DATA RECORDS →
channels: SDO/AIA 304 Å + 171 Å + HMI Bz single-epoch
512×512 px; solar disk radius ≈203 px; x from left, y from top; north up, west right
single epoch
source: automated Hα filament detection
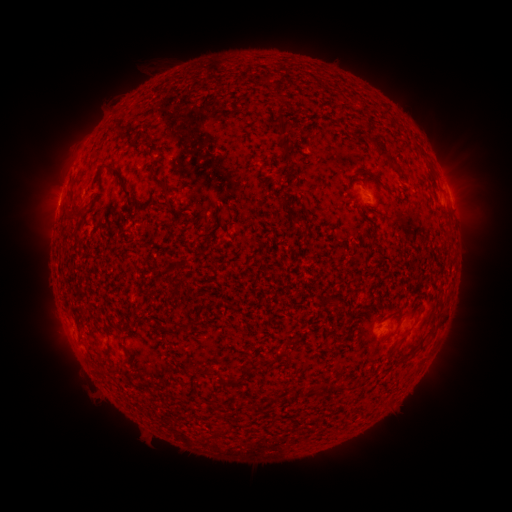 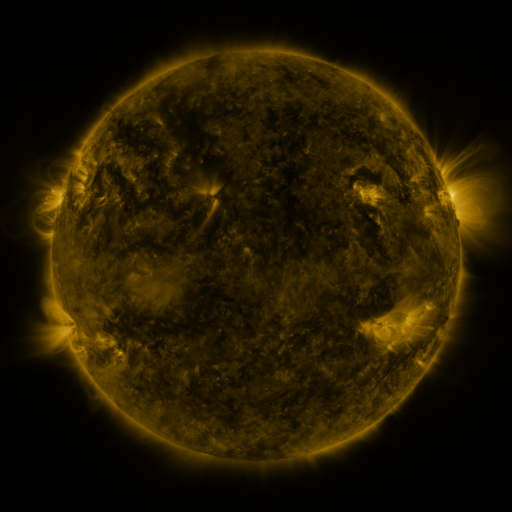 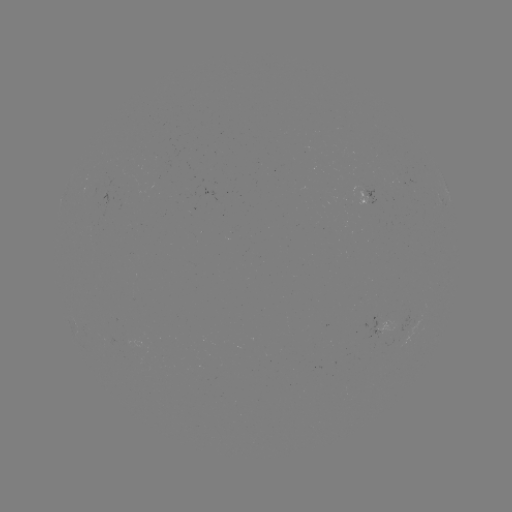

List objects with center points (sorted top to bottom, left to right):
filament: (277, 111, 289, 137)
filament: (353, 128, 391, 158)
filament: (280, 143, 293, 164)
filament: (96, 163, 132, 196)
filament: (158, 178, 171, 196)
filament: (127, 195, 140, 207)
filament: (79, 203, 89, 211)
filament: (64, 207, 76, 220)
filament: (434, 320, 442, 330)
filament: (179, 382, 197, 398)
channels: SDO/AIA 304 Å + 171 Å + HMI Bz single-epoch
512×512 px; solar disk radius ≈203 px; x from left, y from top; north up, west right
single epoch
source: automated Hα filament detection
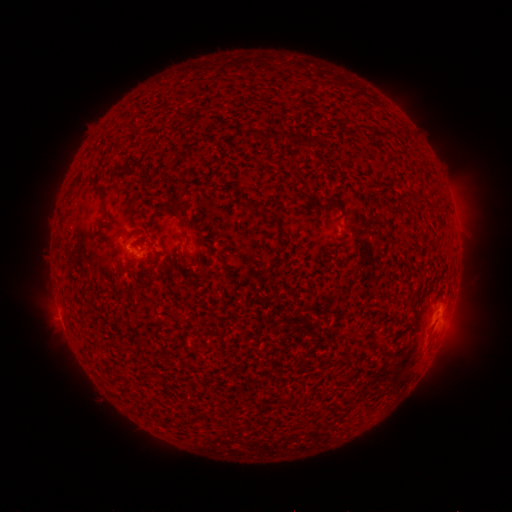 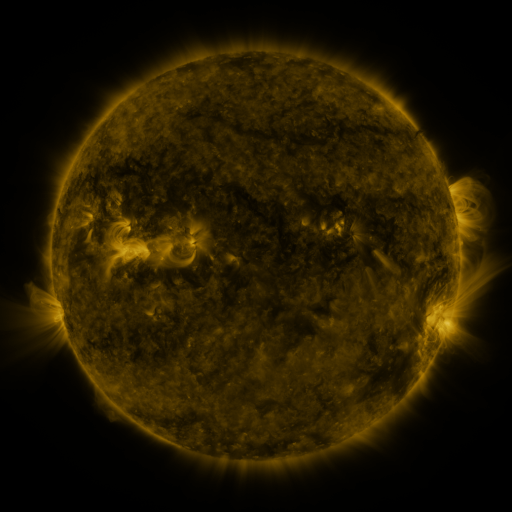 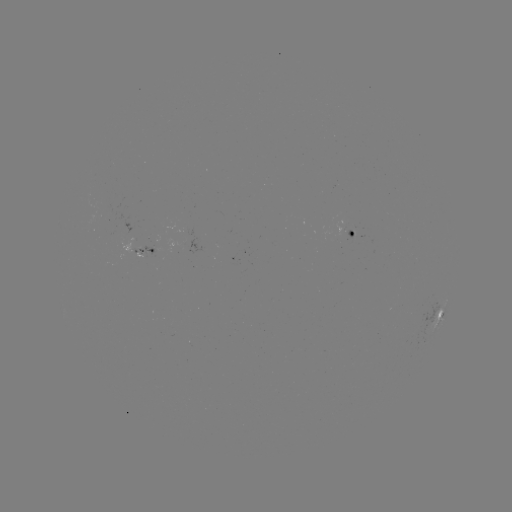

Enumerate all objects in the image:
filament: (357, 130)
filament: (270, 134)
filament: (308, 141)
filament: (132, 169)
filament: (80, 178)
filament: (421, 195)
filament: (70, 196)
filament: (102, 199)
filament: (331, 201)
filament: (435, 206)
filament: (172, 208)
filament: (268, 210)
filament: (345, 214)
filament: (113, 238)
filament: (152, 274)
filament: (183, 283)
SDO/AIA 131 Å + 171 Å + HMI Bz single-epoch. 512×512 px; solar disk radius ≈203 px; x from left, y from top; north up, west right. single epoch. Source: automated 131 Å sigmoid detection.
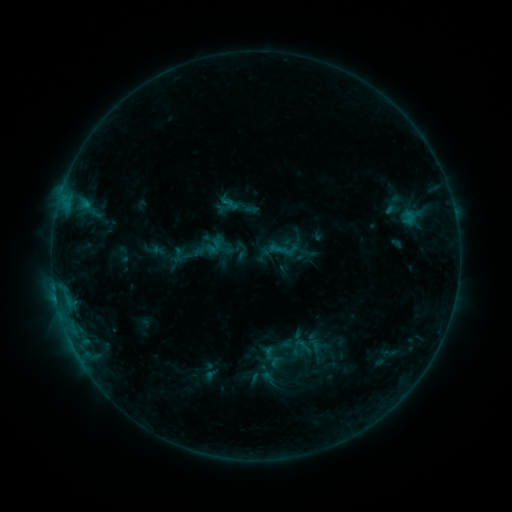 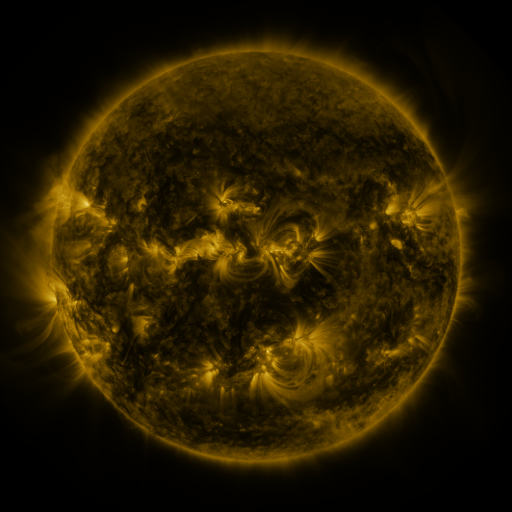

WORK TO BE COMPLETED → Each line of the listing above belongs in the answer exactly as written; the pictures do not.

RESULT →
channels: SDO/AIA 304 Å + 171 Å + HMI Bz single-epoch
512×512 px; solar disk radius ≈203 px; x from left, y from top; north up, west right
single epoch
source: automated Hα filament detection

List objects with center points (sorted top to bottom, left to right):
filament: (277, 111, 289, 137)
filament: (353, 128, 391, 158)
filament: (280, 143, 293, 164)
filament: (96, 163, 132, 196)
filament: (158, 178, 171, 196)
filament: (127, 195, 140, 207)
filament: (79, 203, 89, 211)
filament: (64, 207, 76, 220)
filament: (434, 320, 442, 330)
filament: (179, 382, 197, 398)
channels: SDO/AIA 304 Å + 171 Å + HMI Bz single-epoch
512×512 px; solar disk radius ≈203 px; x from left, y from top; north up, west right
single epoch
source: automated Hα filament detection

Enumerate all objects in the image:
filament: (357, 130)
filament: (270, 134)
filament: (308, 141)
filament: (132, 169)
filament: (80, 178)
filament: (421, 195)
filament: (70, 196)
filament: (102, 199)
filament: (331, 201)
filament: (435, 206)
filament: (172, 208)
filament: (268, 210)
filament: (345, 214)
filament: (113, 238)
filament: (152, 274)
filament: (183, 283)
SDO/AIA 131 Å + 171 Å + HMI Bz single-epoch. 512×512 px; solar disk radius ≈203 px; x from left, y from top; north up, west right. single epoch. Source: automated 131 Å sigmoid detection.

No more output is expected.